RECORDS SHOWN:
== Segment start ==

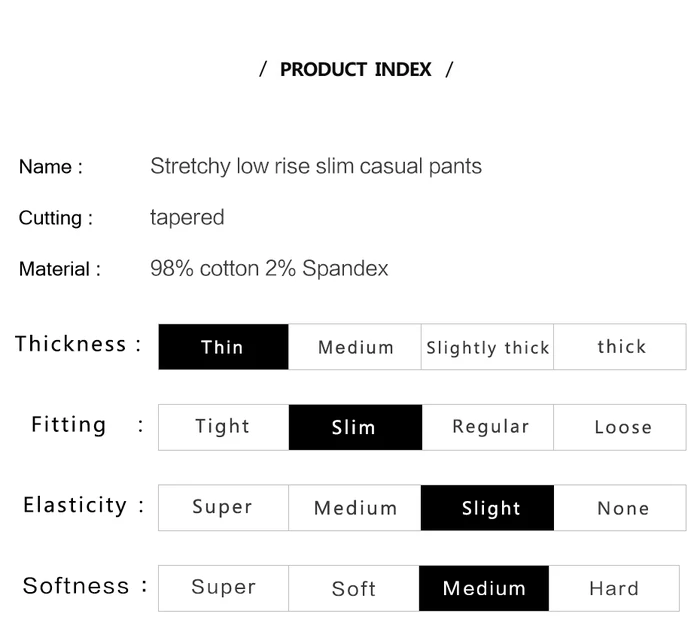 / PRODUCT INDEX /

Name : Stretchy low rise slim casual pants

Cutting : tapered

Material : 98% cotton 2% Spandex

| Thickness : | Thin | Medium | Slightly thick | thick |
|---|---|---|---|---|
| Fitting : | Tight | Slim | Regular | Loose |
| Elasticity : | Super | Medium | Slight | None |
| Softness : | Super | Soft | Medium | Hard |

== Segment end ==

Take each line from the preceding material that contains "Medium" and copy it.

| Thickness : | Thin | Medium | Slightly thick | thick |
| Elasticity : | Super | Medium | Slight | None |
| Softness : | Super | Soft | Medium | Hard |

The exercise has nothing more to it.